_Work order_
Beginning at the line containing "MORE DETAILS", repeat each line below exactly up to and including the line containing "Safety belt design". Do not repeat the pictures.

_Record extracts_
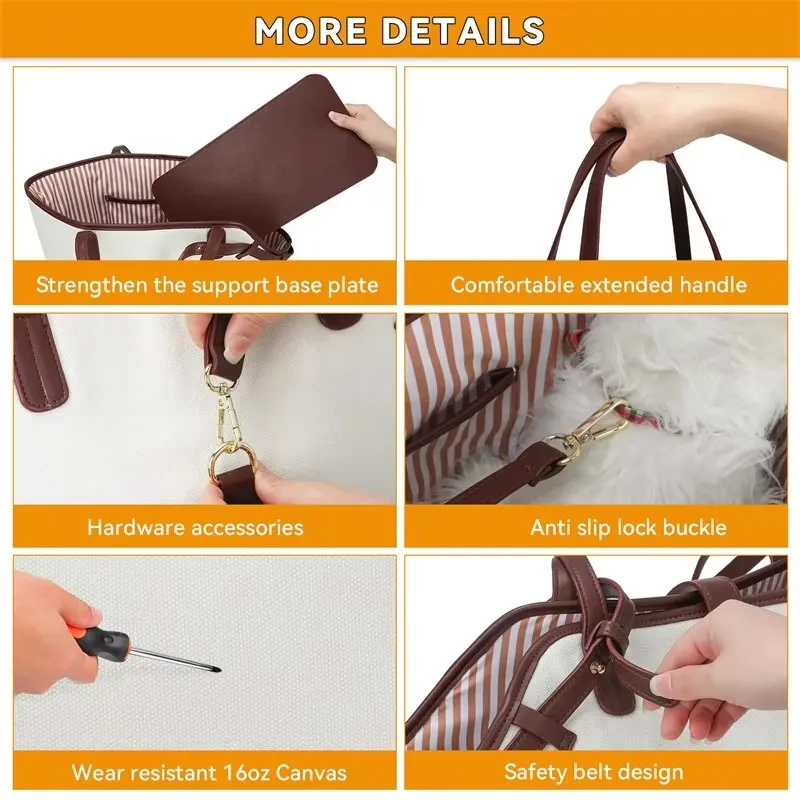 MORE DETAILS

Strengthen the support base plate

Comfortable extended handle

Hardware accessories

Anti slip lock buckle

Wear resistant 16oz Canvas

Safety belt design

* * *

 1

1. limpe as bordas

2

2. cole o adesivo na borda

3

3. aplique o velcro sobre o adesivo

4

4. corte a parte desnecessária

==

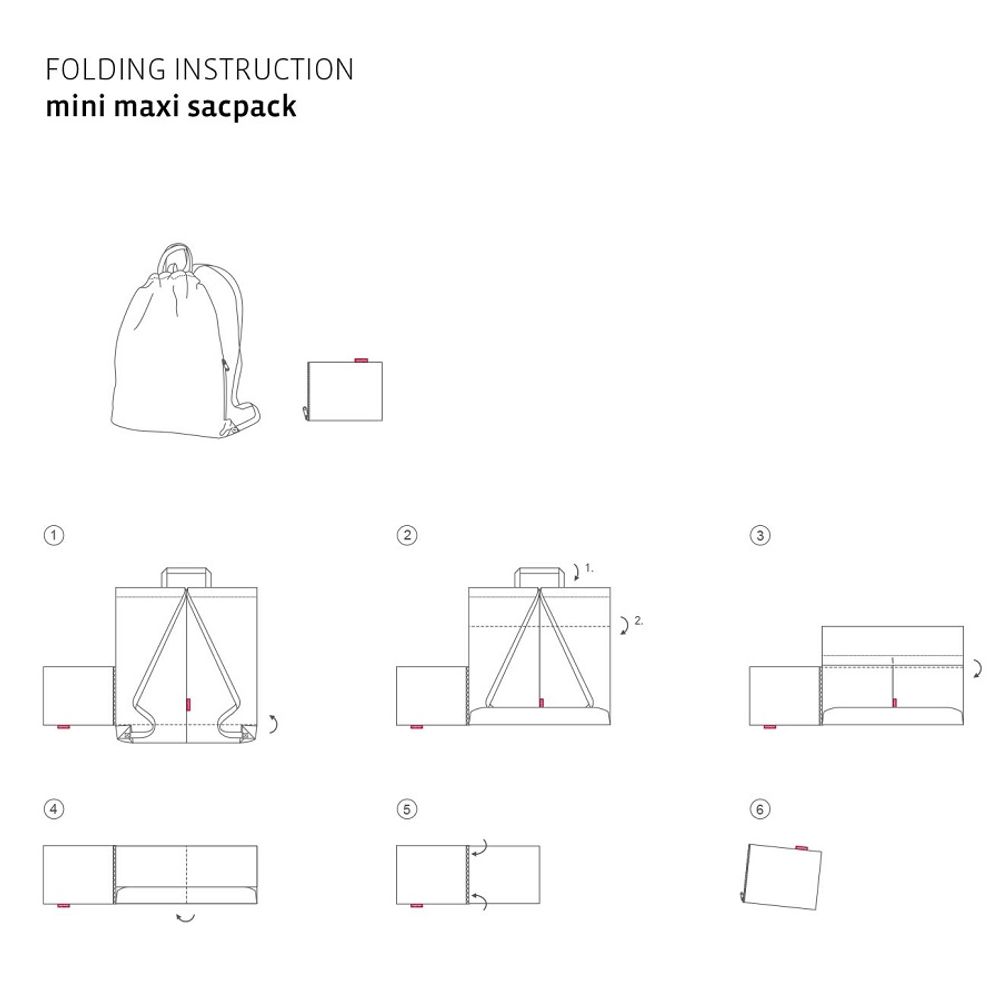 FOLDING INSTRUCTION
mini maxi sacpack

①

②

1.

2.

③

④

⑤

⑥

_Written solution_
 MORE DETAILS

Strengthen the support base plate

Comfortable extended handle

Hardware accessories

Anti slip lock buckle

Wear resistant 16oz Canvas

Safety belt design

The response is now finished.